A la lecture de cette histoire si proche, non encore assumée, on voit combien il est désolant de continuer et même de renforcer, la lecture du monde sous la grille simpliste, voire raciste des guerres ethniques, des guerres religieuses (aujourd’hui la trop fameuse inimitié pluriséculaire chiites/sunnites) Ceci sans chercher à comprendre et à faire comprendre quelles sont les constructions sociales, culturelles, politiques, de puissance – des pays concernés comme des pays occidentaux y intervenants – qui conduisent chaque fois, dans des genèses toujours spécifiques et jamais inéluctables, à pousser au-delà du seuil d’inhumanité des différences longtemps pacifiquement acceptées entre les populations.
Assumer toutes les responsabilités de l’État et de l’armée française avant, pendant et après le génocide des Tutsi au Rwanda n’est donc pas de simple justice et d’honneur national. Il s’agit aussi d’un travail pour nous débarrasser de tous les préjugés, de tous les intérêts purement nationalistes, de puissance (souvent cachés sous les déclarations humanitaires et universalistes) qui a conduit, il y a si peu de temps, la France a soutenir, à armer jusque durant le génocide un régime raciste et criminel. Au moment où la France intervient militairement comme jamais, cette mise à jour démocratique devient absolument vitale tant en politique extérieure qu’en politique intérieure.
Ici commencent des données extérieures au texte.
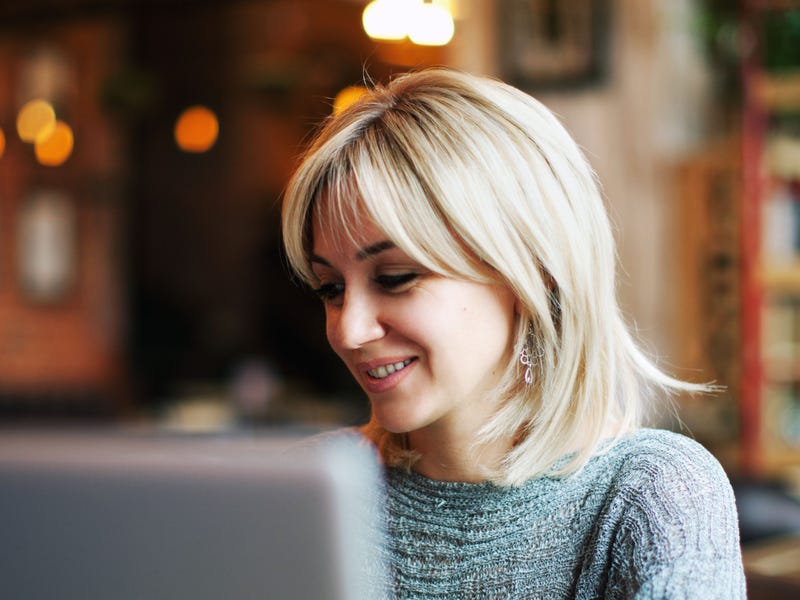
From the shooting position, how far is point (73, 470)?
22.6 inches

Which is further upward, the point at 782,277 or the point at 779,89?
the point at 779,89

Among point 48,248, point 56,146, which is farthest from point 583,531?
point 48,248

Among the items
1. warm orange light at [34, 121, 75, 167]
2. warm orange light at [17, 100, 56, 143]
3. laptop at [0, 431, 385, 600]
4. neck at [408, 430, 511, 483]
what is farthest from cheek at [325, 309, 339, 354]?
warm orange light at [34, 121, 75, 167]

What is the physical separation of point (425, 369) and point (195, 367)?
7.02 metres

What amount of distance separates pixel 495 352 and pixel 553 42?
332 cm

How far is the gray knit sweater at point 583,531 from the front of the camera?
3.22 feet

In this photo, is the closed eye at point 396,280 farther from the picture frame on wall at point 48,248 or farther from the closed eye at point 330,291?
the picture frame on wall at point 48,248

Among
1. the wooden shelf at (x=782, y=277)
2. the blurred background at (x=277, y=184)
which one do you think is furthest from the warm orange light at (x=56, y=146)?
the wooden shelf at (x=782, y=277)

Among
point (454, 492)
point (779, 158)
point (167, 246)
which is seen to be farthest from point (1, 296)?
point (454, 492)

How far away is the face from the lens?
3.42ft

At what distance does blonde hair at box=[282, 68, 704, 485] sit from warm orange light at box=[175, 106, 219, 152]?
6.20 metres

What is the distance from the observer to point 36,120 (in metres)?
6.92

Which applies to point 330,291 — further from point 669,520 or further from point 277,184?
point 277,184

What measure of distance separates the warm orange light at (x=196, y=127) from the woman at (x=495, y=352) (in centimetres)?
621
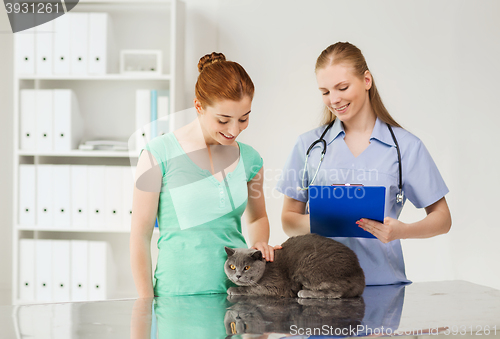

Nos interventions armées propres ; notre appui logistique et nos ventes d’armes échevelées (cette terrible affaire de la vente miraculeuse au dictateur égyptien Sissi de nos premiers Rafales !) à des régimes et des armées particulièrement disqualifiées au niveau des droits humains (Tchad, Egypte, Arabie Saoudite…) et habiles à manipuler nos préjugés, fantasmes, glorioles et intérêts nationalistes, militaires, mercantis propres ; notre soutien sans faille au gouvernement extrême droitier israélien qui nous conduit à freiner faute de pouvoir encore l’empêcher un accord historique équilibré avec l’Iran ( seule initiative politique fondamentale –non basée sur une intervention armée – de détente sur le front majeur du Moyen-Orient) gagneraient grandement à être perçus sous la lumière crue du rôle de l’État et de l’armée français lors du génocide des Tutsi au Rwanda. Car, pour ma part, je ne pense pas que soient seulement en cause, à l’époque, les errements d’une poignée de hauts responsables politiques et militaires sans incidences persistantes, non démocratiquement déconstruites, sur nos politiques de puissance très actuelles.